▶ [To do]:
Reproduce the following lines word for word.

▶ [Supplied records]:
>> Begin
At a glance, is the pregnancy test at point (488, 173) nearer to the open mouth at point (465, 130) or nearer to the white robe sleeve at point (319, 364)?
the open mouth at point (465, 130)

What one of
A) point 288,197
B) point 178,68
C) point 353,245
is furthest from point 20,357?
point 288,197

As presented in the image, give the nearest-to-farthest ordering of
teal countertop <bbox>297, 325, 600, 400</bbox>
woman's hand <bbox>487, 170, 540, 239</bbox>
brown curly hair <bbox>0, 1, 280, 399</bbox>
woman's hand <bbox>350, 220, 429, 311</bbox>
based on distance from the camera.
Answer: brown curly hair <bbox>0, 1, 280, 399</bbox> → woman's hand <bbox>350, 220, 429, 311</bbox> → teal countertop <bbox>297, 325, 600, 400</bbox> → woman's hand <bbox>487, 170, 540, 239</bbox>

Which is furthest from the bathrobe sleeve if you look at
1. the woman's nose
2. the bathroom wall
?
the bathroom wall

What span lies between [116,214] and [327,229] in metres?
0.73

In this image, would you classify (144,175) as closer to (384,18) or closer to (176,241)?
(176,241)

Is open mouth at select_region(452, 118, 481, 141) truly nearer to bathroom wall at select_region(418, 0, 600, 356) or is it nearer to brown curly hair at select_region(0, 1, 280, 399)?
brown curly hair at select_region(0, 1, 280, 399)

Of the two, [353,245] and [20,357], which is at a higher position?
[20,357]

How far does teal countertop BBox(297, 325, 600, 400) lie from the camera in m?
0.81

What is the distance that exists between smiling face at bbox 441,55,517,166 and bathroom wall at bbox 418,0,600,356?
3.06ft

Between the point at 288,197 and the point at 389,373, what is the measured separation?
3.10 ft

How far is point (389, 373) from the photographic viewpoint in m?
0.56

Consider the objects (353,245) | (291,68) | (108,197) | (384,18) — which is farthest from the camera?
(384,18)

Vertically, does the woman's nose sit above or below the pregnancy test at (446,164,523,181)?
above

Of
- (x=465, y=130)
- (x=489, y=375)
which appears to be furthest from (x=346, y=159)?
>> End
▶ [Complete response]:
At a glance, is the pregnancy test at point (488, 173) nearer to the open mouth at point (465, 130) or nearer to the white robe sleeve at point (319, 364)?
the open mouth at point (465, 130)

What one of
A) point 288,197
B) point 178,68
C) point 353,245
is furthest from point 20,357?
point 288,197

As presented in the image, give the nearest-to-farthest ordering of
teal countertop <bbox>297, 325, 600, 400</bbox>
woman's hand <bbox>487, 170, 540, 239</bbox>
brown curly hair <bbox>0, 1, 280, 399</bbox>
woman's hand <bbox>350, 220, 429, 311</bbox>
based on distance from the camera.
Answer: brown curly hair <bbox>0, 1, 280, 399</bbox> → woman's hand <bbox>350, 220, 429, 311</bbox> → teal countertop <bbox>297, 325, 600, 400</bbox> → woman's hand <bbox>487, 170, 540, 239</bbox>

Which is furthest from the bathrobe sleeve if you look at
1. the woman's nose
2. the bathroom wall
?
the bathroom wall

What span lies between [116,214] and [327,229] in metres?
0.73

In this image, would you classify (144,175) as closer to (384,18) or closer to (176,241)?
(176,241)

Is open mouth at select_region(452, 118, 481, 141) truly nearer to bathroom wall at select_region(418, 0, 600, 356) or is it nearer to brown curly hair at select_region(0, 1, 280, 399)?
brown curly hair at select_region(0, 1, 280, 399)

Of the two, [353,245] and [20,357], which is at a higher position?
[20,357]

How far does teal countertop BBox(297, 325, 600, 400) lie from the camera in m?
0.81

What is the distance that exists between smiling face at bbox 441,55,517,166 and bathroom wall at bbox 418,0,600,356?
3.06ft

Between the point at 288,197 and the point at 389,373, what is the measured separation?
3.10 ft

How far is point (389, 373) from the photographic viewpoint in m?
0.56

Consider the objects (353,245) | (291,68) | (108,197) | (384,18) — which is farthest from the camera?
(384,18)

Vertically, does the woman's nose sit above or below the pregnancy test at (446,164,523,181)?
above

Of
- (x=465, y=130)
- (x=489, y=375)
which appears to be furthest from (x=346, y=159)?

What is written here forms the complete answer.